- _Stated task_
Locate each line in the material that contains the string "farthest", and copy those lines.

- _Records shown_
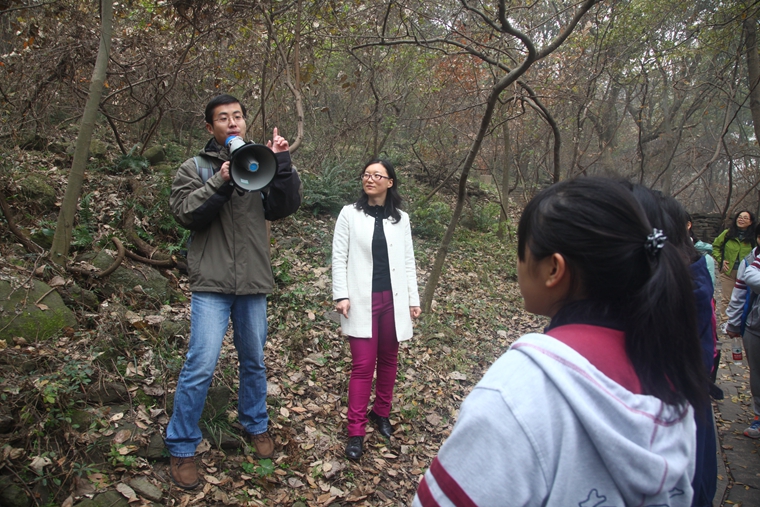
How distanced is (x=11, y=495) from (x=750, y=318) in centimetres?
557

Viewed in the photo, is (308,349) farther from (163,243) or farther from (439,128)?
(439,128)

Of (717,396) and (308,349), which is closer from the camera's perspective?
(717,396)

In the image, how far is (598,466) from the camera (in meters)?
0.97

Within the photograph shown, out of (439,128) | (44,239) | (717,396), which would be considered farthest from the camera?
(439,128)

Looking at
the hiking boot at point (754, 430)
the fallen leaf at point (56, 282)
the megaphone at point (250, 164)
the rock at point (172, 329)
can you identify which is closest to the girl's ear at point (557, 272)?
the megaphone at point (250, 164)

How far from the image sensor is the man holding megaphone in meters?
2.86

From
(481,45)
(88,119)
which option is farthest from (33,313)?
(481,45)

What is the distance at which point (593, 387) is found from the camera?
3.10ft

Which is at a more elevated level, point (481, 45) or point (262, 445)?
point (481, 45)

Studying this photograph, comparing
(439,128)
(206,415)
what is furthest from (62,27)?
(439,128)

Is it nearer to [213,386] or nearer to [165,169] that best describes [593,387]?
[213,386]

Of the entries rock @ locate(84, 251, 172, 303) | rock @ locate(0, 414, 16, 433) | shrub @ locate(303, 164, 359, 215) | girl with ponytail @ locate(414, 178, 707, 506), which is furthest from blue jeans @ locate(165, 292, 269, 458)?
shrub @ locate(303, 164, 359, 215)

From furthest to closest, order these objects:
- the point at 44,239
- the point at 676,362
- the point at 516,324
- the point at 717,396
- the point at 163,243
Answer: the point at 516,324 < the point at 163,243 < the point at 44,239 < the point at 717,396 < the point at 676,362

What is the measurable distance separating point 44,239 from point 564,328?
523 centimetres
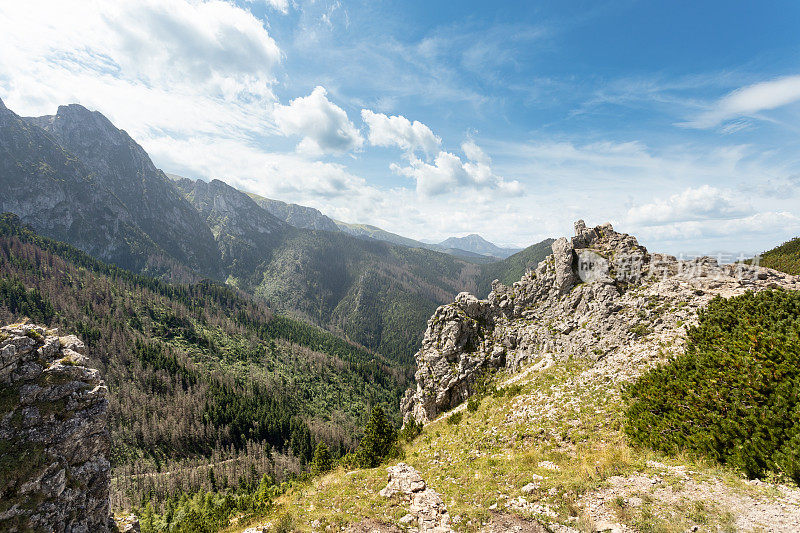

- _Final result_
Within the photograph shown, out of (439,128) | (44,239) | (717,396), which would be considered farthest from the camera?
which option is farthest from (33,313)?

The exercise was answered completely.